MATERIAL SUPPLIED:
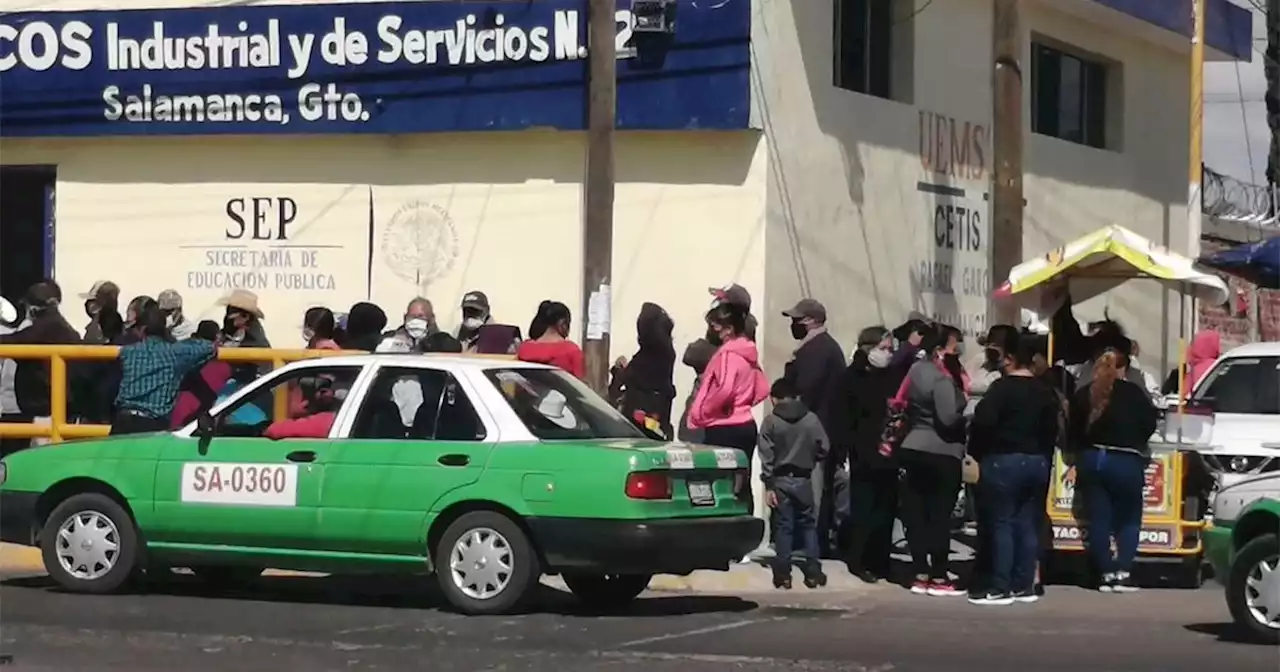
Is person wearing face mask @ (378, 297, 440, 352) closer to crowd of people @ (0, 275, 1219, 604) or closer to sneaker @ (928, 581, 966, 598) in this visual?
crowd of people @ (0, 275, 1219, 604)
...
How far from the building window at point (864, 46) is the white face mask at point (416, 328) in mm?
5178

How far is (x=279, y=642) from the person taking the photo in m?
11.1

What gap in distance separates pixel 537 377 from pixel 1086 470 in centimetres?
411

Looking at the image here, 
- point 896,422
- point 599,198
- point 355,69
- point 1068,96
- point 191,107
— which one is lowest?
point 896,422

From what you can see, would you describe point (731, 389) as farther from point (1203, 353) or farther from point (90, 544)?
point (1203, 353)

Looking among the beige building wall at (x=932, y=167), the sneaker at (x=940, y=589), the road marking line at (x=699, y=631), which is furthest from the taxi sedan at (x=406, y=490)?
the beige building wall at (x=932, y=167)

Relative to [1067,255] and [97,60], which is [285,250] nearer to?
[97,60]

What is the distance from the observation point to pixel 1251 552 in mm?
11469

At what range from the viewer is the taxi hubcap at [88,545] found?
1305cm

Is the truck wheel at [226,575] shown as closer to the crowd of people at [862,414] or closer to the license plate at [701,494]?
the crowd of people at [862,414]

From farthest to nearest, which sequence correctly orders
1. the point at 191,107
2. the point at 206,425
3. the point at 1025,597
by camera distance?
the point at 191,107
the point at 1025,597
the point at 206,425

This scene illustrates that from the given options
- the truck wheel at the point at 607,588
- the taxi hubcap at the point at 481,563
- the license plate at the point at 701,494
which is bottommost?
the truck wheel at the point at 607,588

PROBLEM REQUIREMENTS: Find each of the lines above that contains the word "person", and copy those lines out in full.

THE ANSWER:
Is person wearing face mask @ (378, 297, 440, 352) closer to crowd of people @ (0, 275, 1219, 604) or closer to sneaker @ (928, 581, 966, 598) in this visual?
How far is (x=279, y=642) from the person taking the photo in m?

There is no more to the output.